Acababa de instalarme en la pequeña y coqueta habitación de la posada rural, donde esperaba desconectar del pasado reciente y concentrarme en escribir el final de mi novela, al que daba vueltas desde que mi cerebro dejó de ser genial para embotarse por vía genital después de conocer a Alberto. Al cabrón de Alberto… al que había pillado dos días antes beneficiándose a Ana… ¡En mi propia cama!

En sólo treinta segundos había perdido a mi pareja y a mi mejor amiga. “Podemos explicarte…” —balbució Alberto, con voz aún jadeante, ante mi mirada estupefacta—. Explicarme… ¡Como no fuese las posturas del Kamasutra que habían practicado! El resto era bastante obvio y tan visible como sus cuerpos desnudos, cubiertos de un sudor que me pertenecía.

“Y eso que yo estoy mucho más buena que Ana” —pienso mientras me despojo de la camiseta y los pantalones—.

Cubierta sólo por mi exigua braguita, contemplo mi cuerpo en el espejo. Acaricio mis pechos agradecidos que se yerguen coronados por sendos rosetones dignos de una catedral pagana. Mis manos descienden por mi vientre plano, ideal para anunciar alimentos dietéticos, y…, cuando alcanzo el límite elástico de mi única prenda, algo me hace mirar hacia la ajardinada ventana.
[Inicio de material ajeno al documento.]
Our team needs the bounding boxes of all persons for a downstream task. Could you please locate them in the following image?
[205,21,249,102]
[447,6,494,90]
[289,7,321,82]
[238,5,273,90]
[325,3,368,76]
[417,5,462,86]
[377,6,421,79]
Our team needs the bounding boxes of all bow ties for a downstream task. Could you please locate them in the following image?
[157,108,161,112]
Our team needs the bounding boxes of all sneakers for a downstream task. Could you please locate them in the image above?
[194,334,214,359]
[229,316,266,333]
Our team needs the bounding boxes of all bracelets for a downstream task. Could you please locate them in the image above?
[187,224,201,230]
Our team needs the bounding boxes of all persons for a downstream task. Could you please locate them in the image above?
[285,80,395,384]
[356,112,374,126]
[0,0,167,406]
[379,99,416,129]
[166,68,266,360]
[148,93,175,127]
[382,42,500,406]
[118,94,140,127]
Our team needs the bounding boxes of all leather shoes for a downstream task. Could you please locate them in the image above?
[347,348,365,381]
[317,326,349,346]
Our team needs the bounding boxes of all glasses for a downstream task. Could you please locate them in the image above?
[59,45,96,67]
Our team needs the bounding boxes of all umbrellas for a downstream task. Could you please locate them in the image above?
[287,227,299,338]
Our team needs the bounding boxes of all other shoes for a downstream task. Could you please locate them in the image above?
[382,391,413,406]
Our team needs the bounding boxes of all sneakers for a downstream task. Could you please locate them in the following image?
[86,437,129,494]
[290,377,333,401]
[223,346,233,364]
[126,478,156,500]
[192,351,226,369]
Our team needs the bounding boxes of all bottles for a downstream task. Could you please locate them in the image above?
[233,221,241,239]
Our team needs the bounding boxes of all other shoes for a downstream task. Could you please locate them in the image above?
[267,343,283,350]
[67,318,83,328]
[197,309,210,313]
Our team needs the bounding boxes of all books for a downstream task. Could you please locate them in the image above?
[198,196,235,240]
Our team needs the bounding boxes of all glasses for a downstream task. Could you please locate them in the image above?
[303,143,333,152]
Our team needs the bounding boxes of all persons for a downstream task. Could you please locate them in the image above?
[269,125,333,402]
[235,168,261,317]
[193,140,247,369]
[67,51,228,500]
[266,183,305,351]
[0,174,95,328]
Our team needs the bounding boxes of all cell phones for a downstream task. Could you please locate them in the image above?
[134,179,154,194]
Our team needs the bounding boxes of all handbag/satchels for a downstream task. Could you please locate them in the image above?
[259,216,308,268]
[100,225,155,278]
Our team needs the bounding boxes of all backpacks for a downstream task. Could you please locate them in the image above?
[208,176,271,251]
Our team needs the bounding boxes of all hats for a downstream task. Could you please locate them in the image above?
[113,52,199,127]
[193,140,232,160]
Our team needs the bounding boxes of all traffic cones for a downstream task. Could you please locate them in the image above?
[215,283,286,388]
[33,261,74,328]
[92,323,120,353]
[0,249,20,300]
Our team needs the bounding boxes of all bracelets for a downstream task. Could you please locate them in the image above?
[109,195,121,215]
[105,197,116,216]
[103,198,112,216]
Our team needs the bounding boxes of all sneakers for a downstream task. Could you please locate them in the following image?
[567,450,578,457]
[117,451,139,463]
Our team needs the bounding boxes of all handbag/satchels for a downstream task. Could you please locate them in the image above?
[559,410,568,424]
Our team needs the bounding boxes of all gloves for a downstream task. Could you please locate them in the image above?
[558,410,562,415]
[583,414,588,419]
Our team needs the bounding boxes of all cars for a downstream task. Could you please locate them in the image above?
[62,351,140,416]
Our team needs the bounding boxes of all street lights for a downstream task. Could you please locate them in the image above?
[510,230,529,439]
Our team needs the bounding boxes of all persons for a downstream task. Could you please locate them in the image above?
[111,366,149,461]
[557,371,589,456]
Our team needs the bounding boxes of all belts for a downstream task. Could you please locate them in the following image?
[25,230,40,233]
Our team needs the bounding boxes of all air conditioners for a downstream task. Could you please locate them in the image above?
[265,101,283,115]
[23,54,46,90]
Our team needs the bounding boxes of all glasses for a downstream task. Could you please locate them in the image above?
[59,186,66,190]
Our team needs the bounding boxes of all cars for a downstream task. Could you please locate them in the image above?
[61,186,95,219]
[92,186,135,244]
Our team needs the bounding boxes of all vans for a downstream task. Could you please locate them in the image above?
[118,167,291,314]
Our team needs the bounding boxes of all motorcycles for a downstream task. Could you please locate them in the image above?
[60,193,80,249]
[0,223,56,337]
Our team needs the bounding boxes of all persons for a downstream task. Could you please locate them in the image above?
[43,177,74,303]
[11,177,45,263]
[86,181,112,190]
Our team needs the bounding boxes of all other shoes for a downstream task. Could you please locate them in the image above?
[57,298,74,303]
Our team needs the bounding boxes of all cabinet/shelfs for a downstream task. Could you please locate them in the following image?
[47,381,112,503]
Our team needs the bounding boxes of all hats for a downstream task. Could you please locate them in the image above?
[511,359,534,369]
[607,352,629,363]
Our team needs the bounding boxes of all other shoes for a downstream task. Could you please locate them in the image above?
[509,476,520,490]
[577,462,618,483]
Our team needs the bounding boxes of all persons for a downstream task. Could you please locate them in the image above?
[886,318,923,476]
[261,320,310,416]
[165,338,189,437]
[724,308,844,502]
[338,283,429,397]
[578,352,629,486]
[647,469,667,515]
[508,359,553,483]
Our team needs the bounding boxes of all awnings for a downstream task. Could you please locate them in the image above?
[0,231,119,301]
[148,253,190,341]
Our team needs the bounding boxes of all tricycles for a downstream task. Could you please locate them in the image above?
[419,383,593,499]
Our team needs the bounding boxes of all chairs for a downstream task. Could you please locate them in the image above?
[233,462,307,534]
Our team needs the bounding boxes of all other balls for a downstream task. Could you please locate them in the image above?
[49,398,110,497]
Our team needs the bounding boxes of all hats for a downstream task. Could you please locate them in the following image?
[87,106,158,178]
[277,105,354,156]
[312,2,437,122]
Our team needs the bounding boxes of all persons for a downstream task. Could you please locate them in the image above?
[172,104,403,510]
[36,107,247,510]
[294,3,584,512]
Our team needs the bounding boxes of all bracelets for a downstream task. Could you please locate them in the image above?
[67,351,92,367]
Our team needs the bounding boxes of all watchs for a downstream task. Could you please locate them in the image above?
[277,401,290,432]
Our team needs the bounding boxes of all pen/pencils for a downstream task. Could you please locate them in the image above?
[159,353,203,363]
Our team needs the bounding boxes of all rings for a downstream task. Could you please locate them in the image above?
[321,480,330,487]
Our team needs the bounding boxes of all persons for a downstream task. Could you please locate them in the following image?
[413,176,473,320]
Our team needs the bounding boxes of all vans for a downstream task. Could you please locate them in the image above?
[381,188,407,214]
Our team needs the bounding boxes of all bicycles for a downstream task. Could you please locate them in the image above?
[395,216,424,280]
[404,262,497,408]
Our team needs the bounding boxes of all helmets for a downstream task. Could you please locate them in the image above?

Una oleada de pudor y miedo recorre mi cuerpo semidesnudo. Entre los geranios observo que, en el rectángulo tenuemente iluminado de una ventana de la casa de enfrente, se recorta una silueta velada por un visillo. Avergonzada y asustada, me aparto del hueco delator. Instintivamente, alargo la mano y apago la luz. Después, lentamente y recuperando el ritmo de mi respiración, vuelvo a mirar.

¡Ahí sigue! Plantado frente a mi ventana. No se ha movido ni un milímetro. Recupero la calma —“¡Será asqueroso el mirón!”—. Aunque…, no quiero ser machista, tal vez sea una lesbiana. O quizá sólo se trate de un pueblerino tímido.

Poco a poco me voy calmando y, pasado el primer sentimiento de violación de la intimidad, mi imaginación se dispara barajando hipótesis cada vez más excitantes. Enciendo de nuevo la luz y, con toda desvergüenza, me acaricio íntima e intensamente sin privar del espectáculo al anónimo vecino. El clímax de un estremecedor orgasmo me arroja sobre la cama, placenteramente exhausta. Antes de dormirme, decido que al día siguiente averiguaré quien es mi admirador desconocido ¿Quién sabe…?

Ya he desayunado y he vuelto a centrarme en mi novela. Esta mañana, al levantarme, he visto como recogían un mono de trabajo colgado ante la ventana de la casa de enfrente.